Soon after his mission, the young man met Nancy Huish. "I fell in love immediately, and I proposed within two months." They were married June 8, 1979, in the Arizona Temple. Today, they have four children: Lara, 13; Jacob, 12; Katie, 9; and Matthew, 6.
After graduating in 1981 from Arizona State University with a bachelor's degree in English literature, Brother Salmon began working for Mountain Bell in Tucson. "I was 23 years old, and I was placed in a management position. I had a cable-splicing crew of about 20 guys and the youngest was twice my age. Here I was, a wet-behind-the-ears college graduate."
Brother Salmon turned to mission experiences - being humble and not being pushy. About a year later, one of the crewmen came up to him and said: "We determined when we found out we were going to get a young graduate as a boss that we were going to sabotage everything. But one thing kind of messed everything up. You were so likable."
The crew became the best of six crews in Tucson.
Brother Salmon was later transferred to Salt Lake City, and while in Utah he went to night school at BYU. He transferred back to Arizona in 1986 just nine hours short of a master's degree in public administration, but was allowed to finish those credits at Arizona State.
While rearing his family in Mesa, Brother Salmon climbed the Mountain Bell - later named US West - ladder until he was community affairs manager. Going into politics was something he had never seriously considered. Then early in 1990 while driving to work one day he was listening to music from an LDS musical.
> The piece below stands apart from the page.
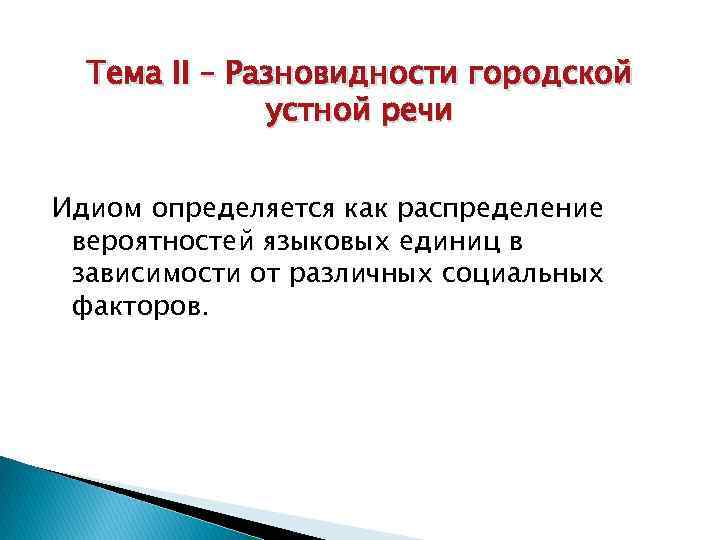 Тема II – Разновидности городской устной речи

Идиом определяется как распределение вероятностей языковых единиц в зависимости от различных социальных факторов.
"I'm not an emotional person, but I just burst into tears," he said. "I had to pull off to the side of the road. The strongest impression came to me that I was not achieving my potential. I went home that night, and my wife and I hit our knees and we prayed. I made a decision that I was going to run for the state Senate.
"Right after I made my decision, I was offered the position of director of public relations for US West with a tremendous salary increase. When I said I was going to run for the state Senate, the head of the company pulled me into his office and told me I was crazy."
Brother Salmon stuck with his decision, however, and won his Senate seat. The trail seemed to naturally lead to the U.S. House of Representatives, where he will serve on the House committees on Science, Space and Technology; International Relations; and Small Business.
He expressed gratitude for the support of his family - especially the two leading ladies in his life. "My mom is responsible for making me what I am, and, in my estimation, my wife is a far better person than I am. She's a strong lady."
The congressman also expressed thankfulness for trials. "Nobody likes trials and tribulation, but thank heaven we have them because if not for them I don't know what kind of person I'd be. If everything came up roses, who knows if I would learn to depend on Heavenly Father."